Of course no one has ever survived to report whether this is true, and the official document lists judicial asphyxiation as the cause of death. Maybe the man who turns the crossbar, the executioner, knows, standing just behind the condemned — maybe he can hear a crack of bone, perhaps sense the moment when the desperate message from the brain is cut short, sense the sudden slackening of convulsing limbs.
Diosdado files onto the balcony that overlooks the courtyard of the Cuartel de España with the others — two militares, a choleric haciendero over from Mindoro, Benítez the defense lawyer from the Ministry of Justice, and Padre Peregrino. There is another fraile waiting in the courtyard below, a round, red-nosed Franciscan, knotted rope taut around his stomach, waiting to deliver the sacrament. Diosdado moves to the extreme left, with the box, hidden under his coat, pressed against the balcony rail. He is sweating as much from nerves as from the heat. When the Committee asked him to do this he agreed at once — he has been among the witnesses before, his political sympathies not yet known to the authorities, and he was able to ask to be invited without arousing suspicion. It was only some hours later, after they had given him the box and made sure he knew how to operate it, that the consequences fully dawned upon him. Once the photograph is copied and distributed there will be no doubt as to who has taken it, and his enviable life in Manila will be ended forever, or at least until a better day.

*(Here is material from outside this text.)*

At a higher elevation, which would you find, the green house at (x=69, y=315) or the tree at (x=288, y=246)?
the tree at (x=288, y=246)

Men must have felt the same way in ’96, when Bonifacio told the crowd to rip their cédulas to pieces. With this act, thinks Diosdado, I not only tear free from Spain, but destroy my own identity. The Committee has given him a new, forged cédula personal that displays his face with a different name, and have promised to wait till he wires from Hongkong, safe with the other exiliados, before they spread copies of the photograph across the country.
“For murderers and thieves we admit the public,” says the Comandante to his visitors as they settle in, “but with the políticos, these days, a bit of discretion must be observed. No use stirring everybody up for nothing.”

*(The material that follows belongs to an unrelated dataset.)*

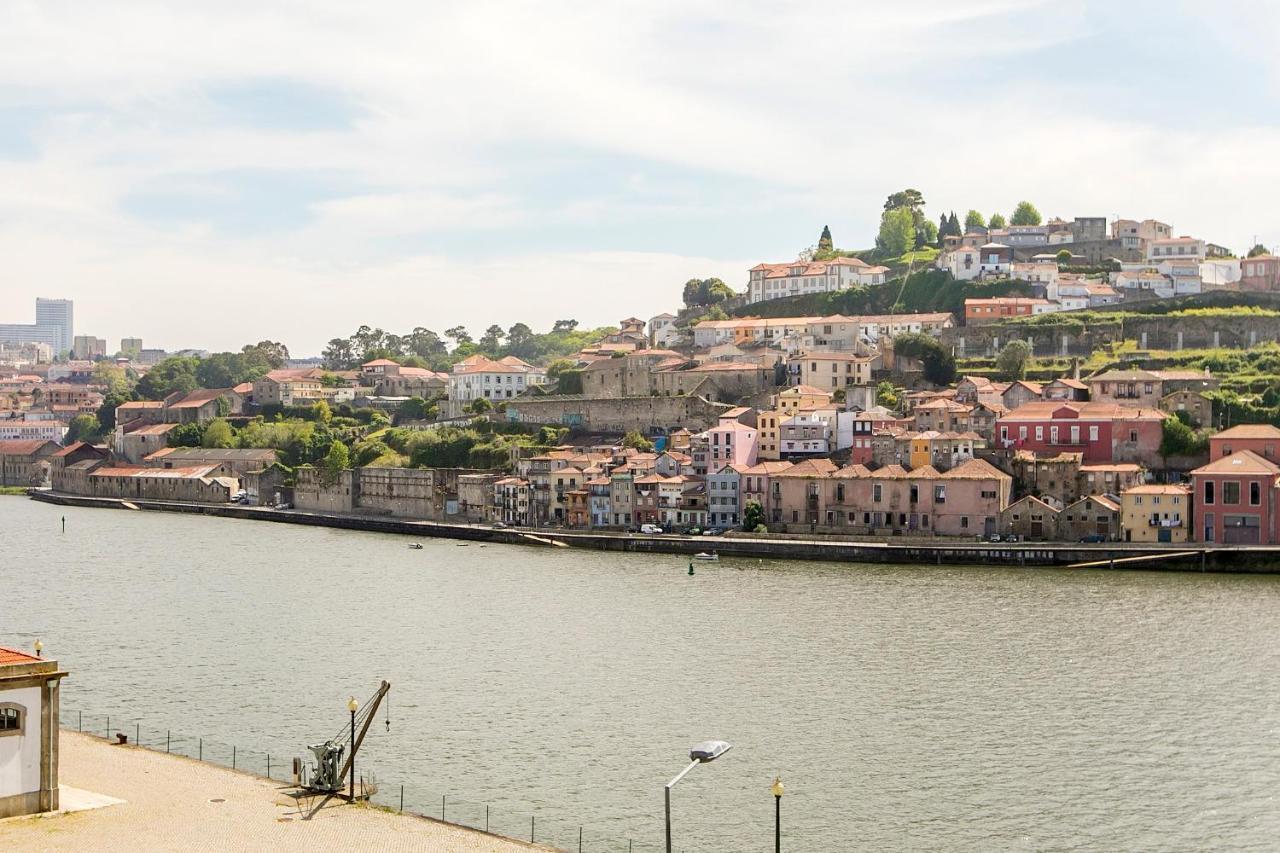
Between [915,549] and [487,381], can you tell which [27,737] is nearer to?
[915,549]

“An occasional blood-letting does a body good.” The general is a tall, pox-scarred man with an impressive moustache. “Blood that is never spilled can only fester, eh Padre?”
Padre Peregrino frowns. “I have never cared for the public ones,” he says. “A dying man should be alone with his God.”
“If he has one,” grumbles the haciendero.
“If he accepts his Lord,” corrects the padre. “Believers or not, we are all his children.”
“I could do without all the moro-moro.” The haciendero is wearing a coat that looks fresh from the tailor, paid for that very morning. He points at the device below with a silver-tipped cane. “Making a solemn ceremony of it, proclamations, witnesses — it lends them a dignity they don’t deserve.”
“You’d shoot them in the streets like dogs,” smiles the Comandante.
“And perhaps leave them lying there a few days, as a lesson to the others.”
“We must have law.”
“Of course,” snorts the haciendero. “That’s the point of it. Make it against the law to move the body from where it lies for a week.”
“And what do you think, young man?” the Jesuit asks.
They are all looking at him. Diosdado has angled his body slightly, better to hide the box when it has to come out, and turns only his head to answer.
“I think we have to balance what is instructive,” he says, “with what is sanitary.”
The men laugh.
The condenado is led out from the holding cell then, and Diosdado is spared their attention. This one has shoes.
The one whose execution he witnessed two years ago had been barefoot, just another young Juan Tamad from Bayombong who had been swept up by the movement, joined the Katipuneros, been captured and then chosen to be executed as an example here in Manila. He was a long-legged boy who before they put the saco over his head had worn a tentative expression, looking around as if afraid to betray his ignorance of protocol in the presence of his betters. When the moment came his toes had splayed apart, had curled and clutched like fingers, had clawed a frenetic design into the dust at the foot of the stool.